Invocare la fedeltà al testo originario e la conoscenza delle lingue classiche appare tuttavia inutile di fronte alla CEI, le cui traduzioni sono sempre state caratterizzate da un'abbondante quantità di errori. Tra i più noti, un pro multis che diventa "ecumenicamente" per tutti e un ut intres sub tectum meum che diventa di partecipare alla tua mensa (traduzioni che farebbero sorridere e piangere al contempo qualsiasi insegnante di ginnasio le trovasse scritte dall'alunno in versione).
La stessa traduzione del Pater ne contiene almeno uno palese e grossolano, ancorché diffuso già in passato, ossia quello di leggere malo come ablativo di malum (per fare una battuta, almeno non hanno tradotto "liberaci dalla mela"!), quando assai più probabilmente (quasi certamente, se confrontiamo con il greco, in cui πονηρὸς,-ὰ,-ὸν [nel testo al gen. πονηροῦ] indica preferibilmente un essere, piuttosto che una cosa) è ablativo del maschile malus, cioè il Maligno. E questo solo per soffermarci all'errore evidente, senza entrare nell'annosa questione della doppia valenza di ἐπιούσιος (quotidiano e sovrasostanziale), sulla quale sono stati scritti libri interi.

Proprio però una pretesa fedeltà al testo originale di fronte invece all'errore e alla mistificazione evidenti del testo stesso impone di fare una riflessione, per quanto breve, anche sull'altro testo liturgico modificato in detto frangente, ovverosia il Gloria in excelsis. La cosiddetta "dossologia maggiore", che non è altro che una collazione di versetti più o meno in sequenza, si è storicamente presentata sotto molte forme: il testo latino presenta alcune aggiunte rispetto a quello greco, ma si ferma a in gloria Dei Patris, mentre il secondo prosegue con altri numerosi versetti; il rito aquilejese, giusto per citarne uno, prevedeva ben due forme di dossologia maggiore, di cui una contenente un rafforzamento del concetto trinitario con l'aggiunta di un et Sancte Spiritus, e l'altro con il tropo Mariae filius, riservato alle feste della Madonna. Tuttavia, un versetto è sicuramente inalienabile e certo, ovverosia il primo, tolto direttamente dal Vangelo (S. Luca 2,14). Eppure, i novatori-traduttori hanno voluto andare a toccare proprio quello!

Il discorso attorno a questo versetto, e particolarmente al sostantivo εὐδοκία(ς) (rarissimo nella prosa cristiana antica, hapax nella Sacra Scrittura) è quantomai complesso; partiamo intanto dal testo latino: tanto quello geronimiano (IV sec.), quanto quello della Vetus Itala (II-III sec.) e persino la pessima "ritraduzione" (se così si può chiamare) fatta negli anni '50 sono concordi nell'affermare: et in terra pax hominibus bonae voluntatis, con un normalissimo genitivo di qualità, ch'è stato comunemente tradotto nelle lingue nazionali di buona volontà.

··········

**Consegna**.
Riscriva, parola per parola, tutto il passo del brano sulle traduzioni liturgiche che va da «Il discorso attorno» fino a «nazionali di buona volontà.».

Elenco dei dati

··········

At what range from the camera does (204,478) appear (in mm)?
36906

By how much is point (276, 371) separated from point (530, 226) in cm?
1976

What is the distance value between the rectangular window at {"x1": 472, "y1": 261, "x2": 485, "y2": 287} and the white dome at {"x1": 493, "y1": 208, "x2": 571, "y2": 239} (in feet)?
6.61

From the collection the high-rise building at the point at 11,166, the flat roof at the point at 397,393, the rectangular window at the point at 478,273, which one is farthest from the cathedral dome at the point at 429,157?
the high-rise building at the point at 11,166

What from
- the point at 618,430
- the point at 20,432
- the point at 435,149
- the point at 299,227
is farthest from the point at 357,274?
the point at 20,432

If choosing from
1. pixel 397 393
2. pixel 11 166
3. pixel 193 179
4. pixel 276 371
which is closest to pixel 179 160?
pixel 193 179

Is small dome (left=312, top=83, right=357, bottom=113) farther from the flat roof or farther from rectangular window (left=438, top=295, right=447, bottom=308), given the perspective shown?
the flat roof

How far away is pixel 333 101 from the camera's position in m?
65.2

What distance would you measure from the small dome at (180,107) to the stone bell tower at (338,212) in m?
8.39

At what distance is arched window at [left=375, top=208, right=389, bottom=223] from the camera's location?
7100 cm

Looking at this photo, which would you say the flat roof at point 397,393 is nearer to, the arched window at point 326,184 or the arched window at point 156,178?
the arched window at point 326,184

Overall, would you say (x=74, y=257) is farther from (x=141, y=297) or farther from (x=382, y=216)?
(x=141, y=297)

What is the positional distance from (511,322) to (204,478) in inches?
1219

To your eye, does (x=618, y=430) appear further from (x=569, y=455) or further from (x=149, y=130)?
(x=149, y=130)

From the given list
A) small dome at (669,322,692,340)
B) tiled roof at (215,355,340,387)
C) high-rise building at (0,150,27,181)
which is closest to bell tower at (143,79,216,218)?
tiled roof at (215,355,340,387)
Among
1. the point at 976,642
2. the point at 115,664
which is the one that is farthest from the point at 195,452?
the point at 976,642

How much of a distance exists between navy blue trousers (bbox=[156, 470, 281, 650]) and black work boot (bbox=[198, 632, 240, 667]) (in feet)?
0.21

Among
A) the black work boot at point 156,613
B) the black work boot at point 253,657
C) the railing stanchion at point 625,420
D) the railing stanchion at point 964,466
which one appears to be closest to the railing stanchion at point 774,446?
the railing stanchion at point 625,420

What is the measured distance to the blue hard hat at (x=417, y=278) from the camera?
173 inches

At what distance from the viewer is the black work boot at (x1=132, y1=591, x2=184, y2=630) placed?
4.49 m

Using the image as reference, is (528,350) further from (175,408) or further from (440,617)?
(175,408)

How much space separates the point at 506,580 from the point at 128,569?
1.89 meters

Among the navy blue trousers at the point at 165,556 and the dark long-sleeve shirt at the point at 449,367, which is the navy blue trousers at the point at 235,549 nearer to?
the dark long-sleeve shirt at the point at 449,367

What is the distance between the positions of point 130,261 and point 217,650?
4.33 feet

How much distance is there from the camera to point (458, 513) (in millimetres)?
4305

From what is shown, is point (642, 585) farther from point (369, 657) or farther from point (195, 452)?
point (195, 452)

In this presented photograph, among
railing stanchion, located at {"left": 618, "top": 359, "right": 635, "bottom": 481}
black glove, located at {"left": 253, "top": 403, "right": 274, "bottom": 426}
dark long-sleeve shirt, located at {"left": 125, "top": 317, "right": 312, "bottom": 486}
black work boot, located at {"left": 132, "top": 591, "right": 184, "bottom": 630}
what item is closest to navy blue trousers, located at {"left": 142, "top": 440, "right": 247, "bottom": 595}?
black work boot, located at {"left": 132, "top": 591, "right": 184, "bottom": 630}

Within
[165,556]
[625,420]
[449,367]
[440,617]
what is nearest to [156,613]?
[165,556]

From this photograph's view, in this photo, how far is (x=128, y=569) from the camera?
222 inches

··········

**Soluzione**.
Il discorso attorno a questo versetto, e particolarmente al sostantivo εὐδοκία(ς) (rarissimo nella prosa cristiana antica, hapax nella Sacra Scrittura) è quantomai complesso; partiamo intanto dal testo latino: tanto quello geronimiano (IV sec.), quanto quello della Vetus Itala (II-III sec.) e persino la pessima "ritraduzione" (se così si può chiamare) fatta negli anni '50 sono concordi nell'affermare: et in terra pax hominibus bonae voluntatis, con un normalissimo genitivo di qualità, ch'è stato comunemente tradotto nelle lingue nazionali di buona volontà.